When Rhonda Jaquay and husband, Tim, purchased a Charleroi antique shop five years ago, they got more than just a haven to display collectibles.

Whispers, footsteps, moving furniture and mist-like apparitions have transformed Tim's Secret Treasures on 220 McKean Ave. into a magnet for paranormal investigators and enthusiasts, as well as antique seekers.

The shop will be featured at 8 p.m. Friday on the Biography Channel as part of its “My Ghost Story: Caught on Camera” series for the second time this year.

“We really didn't delve into the building's history when we purchased it,” Jaquay said, while flipping through stacks of old historical documents she's gathered for research. “For me and Tim, it's different perspectives. For him it's (public relations) and good for business. For me, it's about acknowledging the (spirits).”

Jaquay noticed something eerily odd the day they purchased the building.

“The first night, we ended up going there to clean,” she said. “I was upstairs, Tim was downstairs, and I heard somebody whisper in my ear. I was so startled, I dropped the glass cleaner and got the hell out of there.”

A year later, after closing up for the day, Jaquay says she heard someone walking down the staircase and thought she locked someone in. She didn't.

“After that happened, I told Tim I wasn't working by myself anymore,” she said. “Workers would call saying they heard footsteps and furniture being moved upstairs.”

The antique shop, which combines two buildings that date as far back as the 19th century, boasts quite a history. The couple found evidence of the property once housing a funeral parlor, scrap yard and even a speakeasy during Prohibition. And the second floor, Jaquay notes, is a hot spot for unexplained activity.

“One day, two girls in their 20s came downstairs and told me I needed to go get the little girl running around upstairs because she's going to get hurt,” she said. “I took them upstairs and showed them there was nobody there. They were blown away.
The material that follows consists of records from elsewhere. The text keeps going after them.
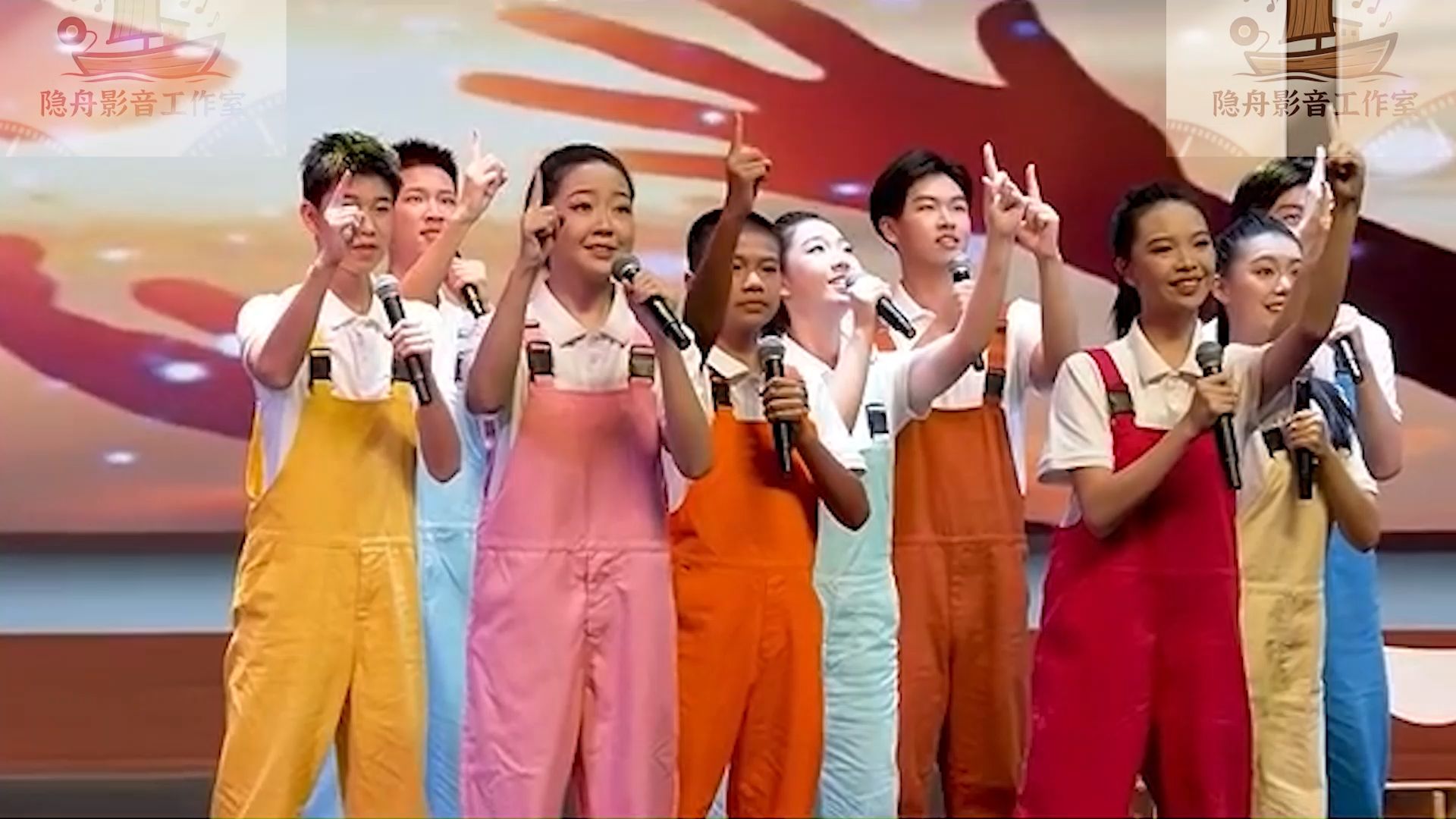 中学生校园集体朗诵《青春万岁》开口惊艳，氛围感拉满！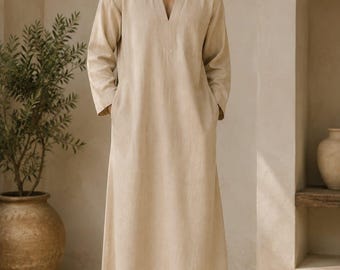 Męski lniany szlafrok kaftan w kolorze beżowym z długim rękawem, luźny krój, długa sukienka, kieszenie z przodu i po bokach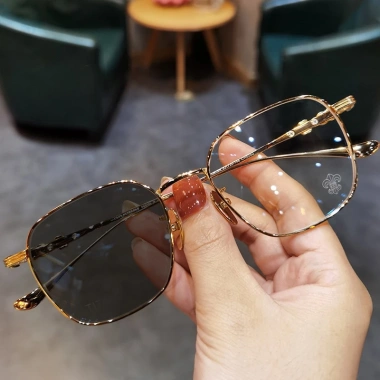 Kính Giả Cận Nam Nữ VIENDO Gọng Đa Giác Kim Loại Chống UV và Ánh Sáng Xanh Đổi Màu Khi Ra Nắng Giá 149.000 3 Kính Giả Cận Nam Nữ VIENDO Gọng Đa Giác Kim Loại Chống UV và Ánh Sáng Xanh Đổi Màu Khi Ra Nắng Giá 149.000 3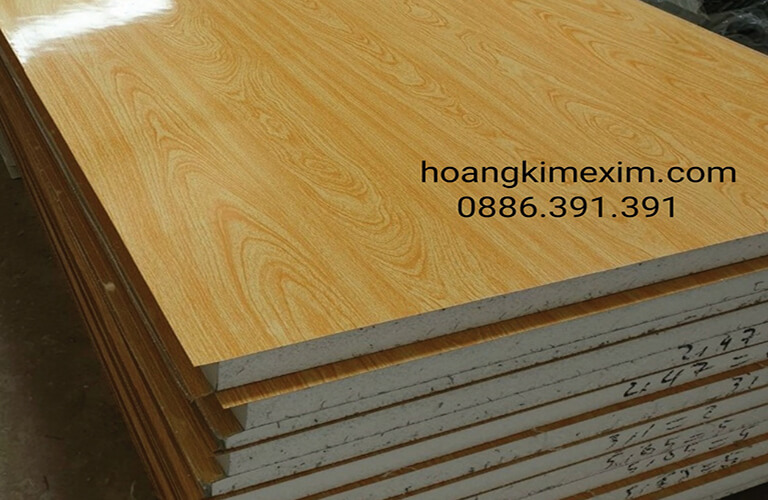 Panel vân gỗ: Với panel vân gỗ, bạn sẽ có những giải pháp thiết kế đa dạng cho mọi không gian. Panel với vân gỗ tự nhiên sẽ mang đến cho bạn sự ấm cúng và sang trọng cho không gian nội thất của bạn.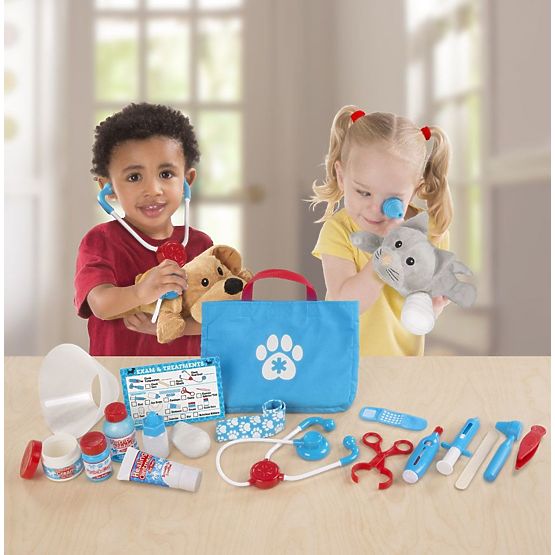 Set vétérinaire avec des animaux en peluche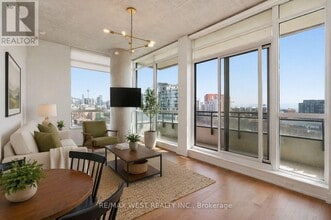 Building Photo - 20 Minowan Miikan Ln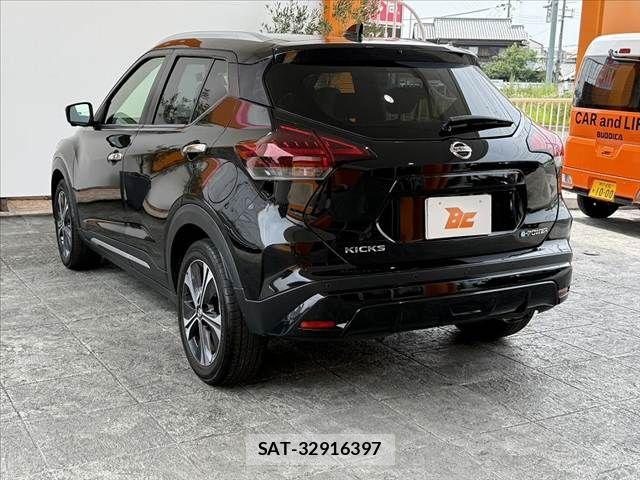 Nissan KICKS 2023-03 7877116-12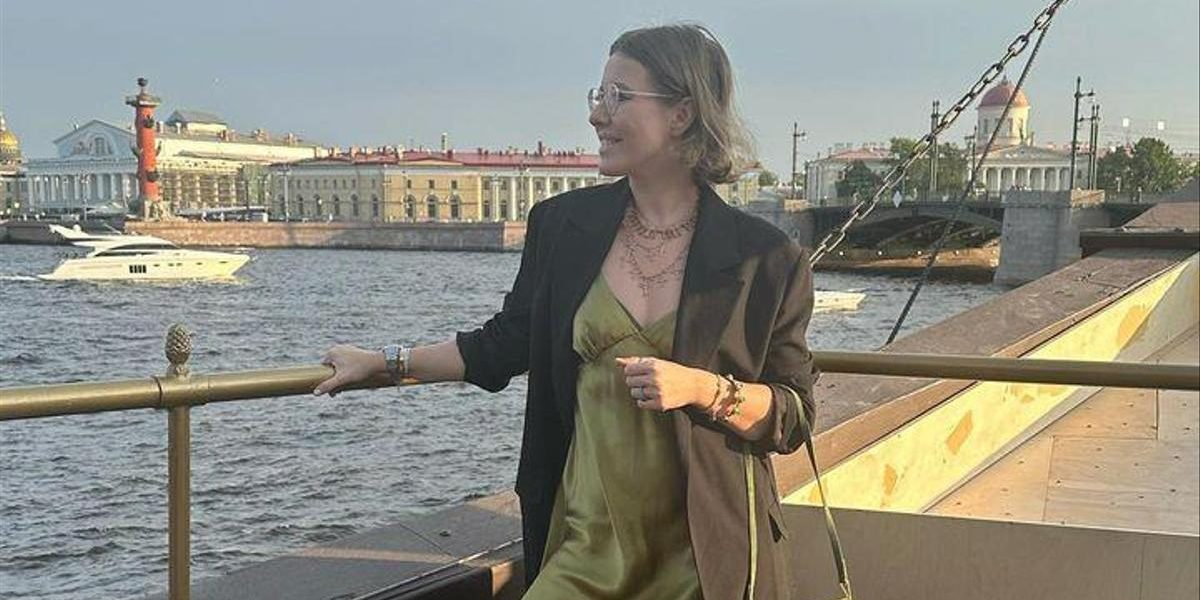 Ксения Собчак на фоне слухов о беременности снялась в бикини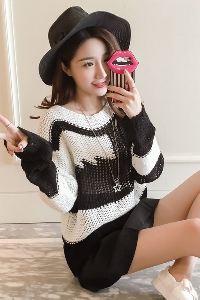 Широк пуловер в черно и бяло подходящ за есенно-зимните дни.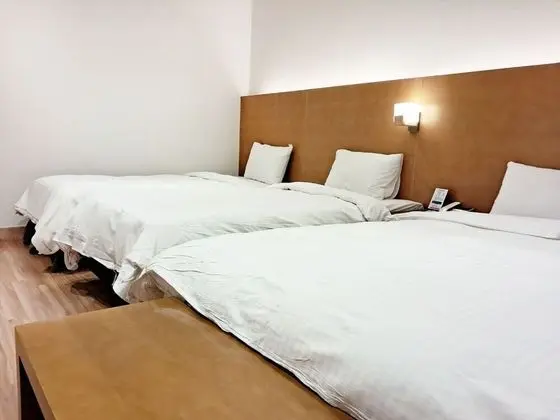 Deluxe Üç Kişilik Oda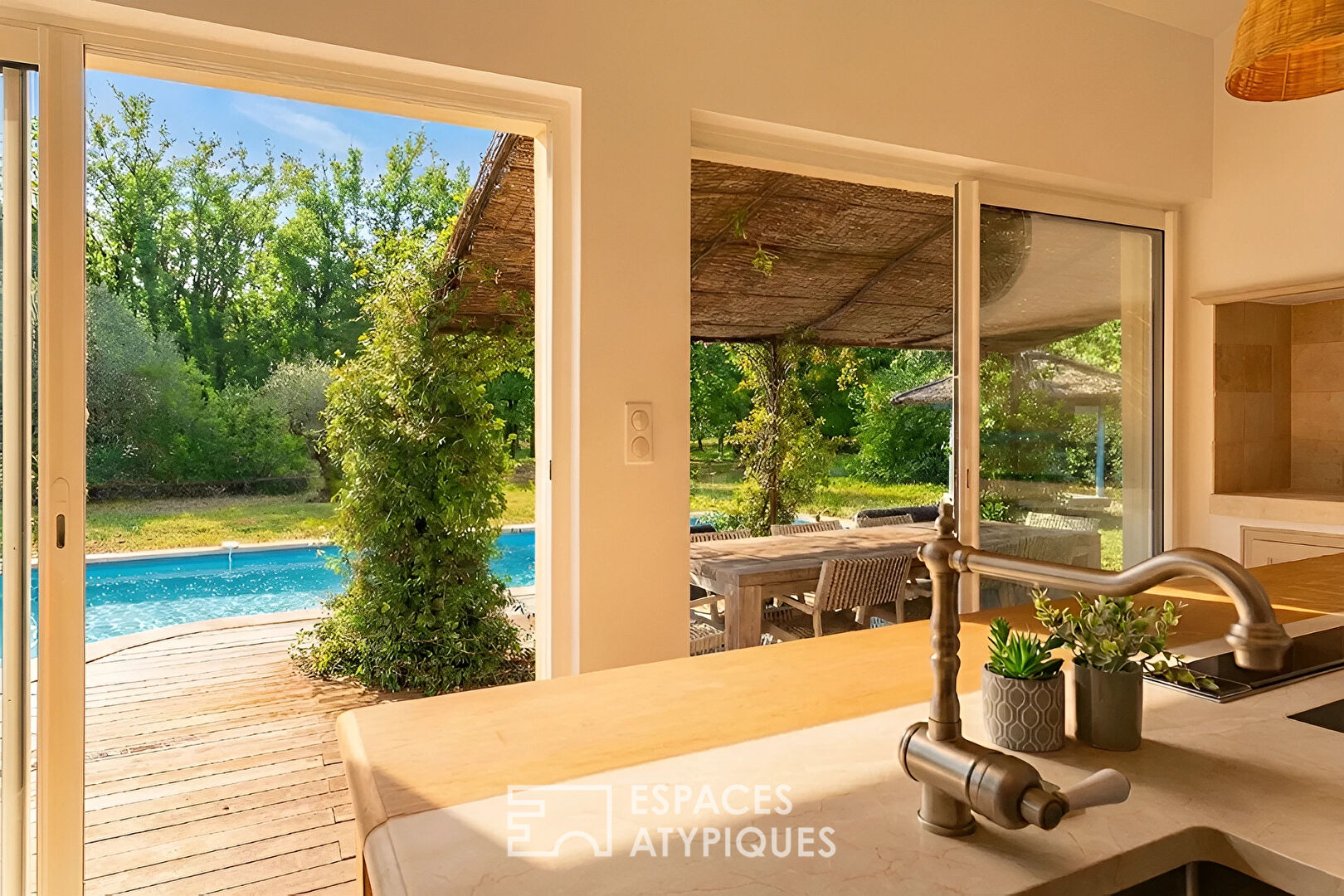 Propriété de charme au coeur d&rsquo;un domaine forestier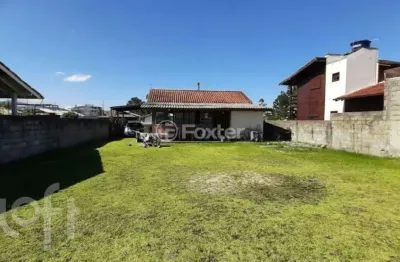 Casa com 4 quartos à venda na rua bertoldo manoel rodrigues, 223, enseada de brito, palhoça, 74 m2 por r$ 600.000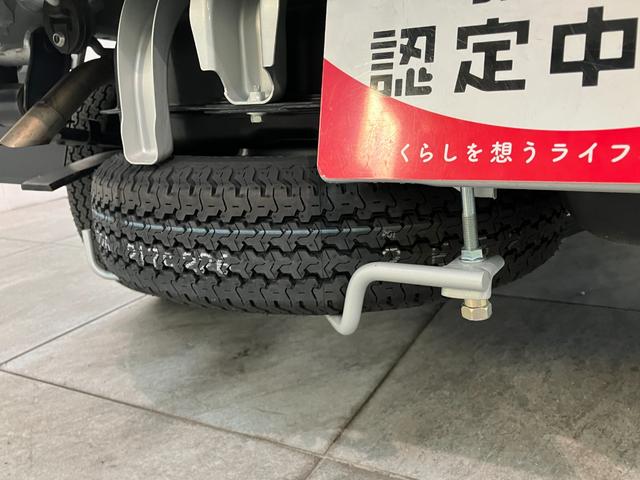 スーパーキャリイL 4WD AT車 フルセグナビ 社外アルミ キーレス衝突被害軽減ブレーキ リアコーナセンサー フルセグナビ DVD再生 Bluetooth 社外アルミ キーレスエントリー マニュアルレベリング エコアイドル パートタイム4WD(滋賀県)の中古車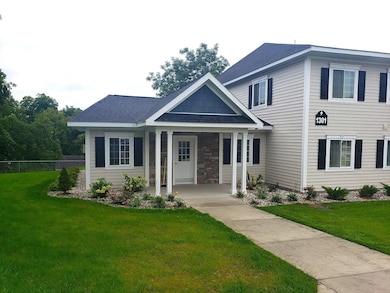 1301 Crestview Dr, Petoskey, MI 49770 - photo 5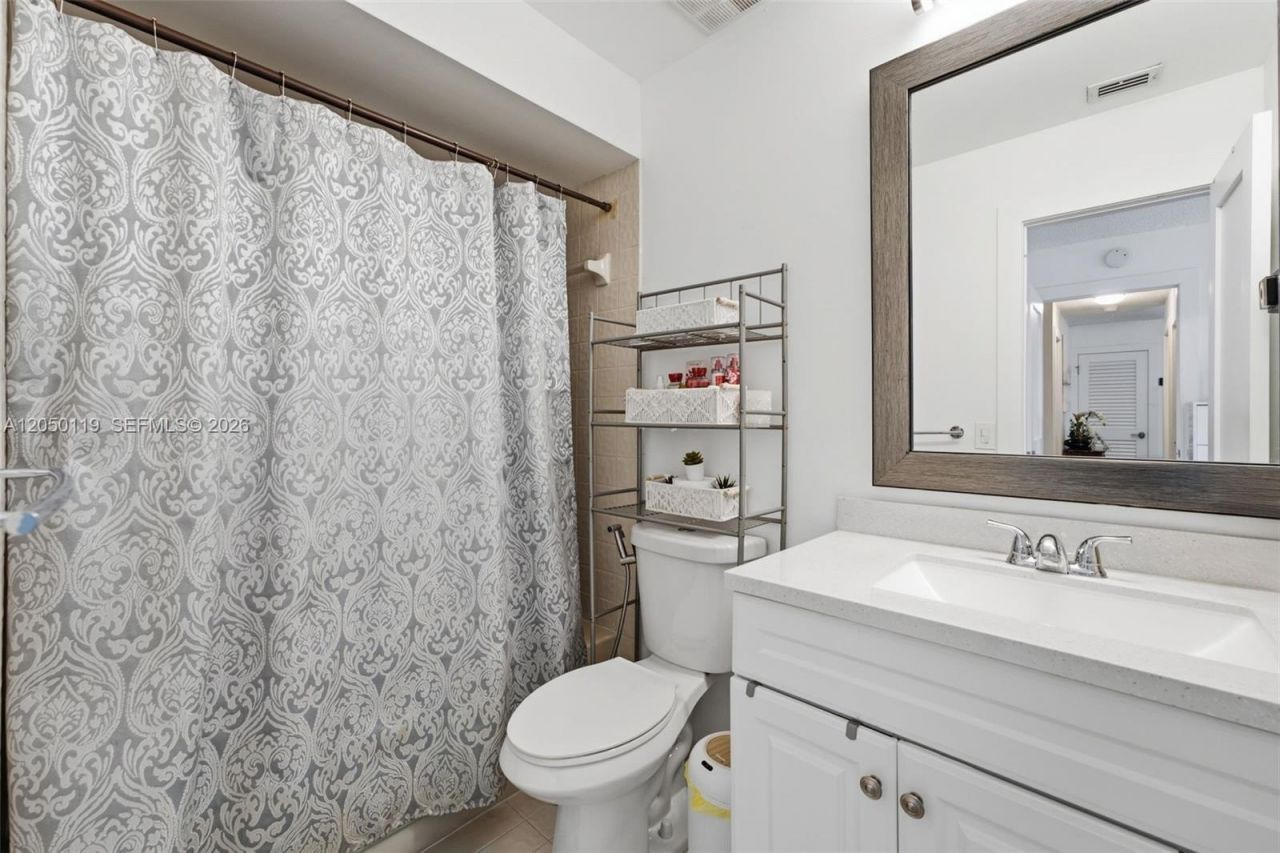 6246 SW 136th Ct , Unit D202, Miami, FL 33183 Photo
The one told the other, ‘Tell her you saw it, too.'”

Then, there was the day a stocky man took his 10-year-old daughter upstairs before quickly retreating.

“I asked them what was wrong and he said, ‘I heard a growl right next to me. When I stopped to listen, it happened again and this time it was louder.' He asked his daughter if she heard it too, and she said yes. And this was a bigger guy, the kind who wouldn't be scared. He held his arms out and the hair was standing on end.”

At that point, Jaquay decided to call in paranormal teams. That's when she formed an unintentional bond with “Clara”. This would be Clara Friedman, the niece of one of the original owner, who lived in the building without heat before passing away more than 20 years ago. Her body wasn't discovered until weeks afterward.

Jaquay said she believes Clara is responsible for hugging her and communicating with her during a paranormal investigation.

“When I got hugged that night, a woman (psychic) said to me that Clara didn't mean to scare me and wanted me to drink Chamomille tea with her in her room sometime,” Jaquay said. “When I went back into the room, I asked, ‘Did you pull me up here?' She said (on a digital recorder), ‘Yes.' I said, ‘What do you want with me?' and she said ‘Sugar bowl'. Right behind me on the dresser was a teapot and a sugar bowl.”

“To be left for a building for weeks and nobody to realize she was dead,” Jaquay said, before stopping mid-sentence. “The way I see it, she wasn't acknowledged in her life and I'm acknowledging her now.”

Steel Town Paranormal, a local group that conducts investigations and tries to document evidence of ghostly phenomenon, caught a moving mist on video last October.

The group will conduct a charity investigation from midnight to 4 a.m. Saturday with proceeds benefitting the Washington County Food Bank. The event is already full with 27 people signed up.

“People might think I have issues ... believe me, I don't,” Jaquay said. “As crazy as it might sound, there's a message behind what going on here.”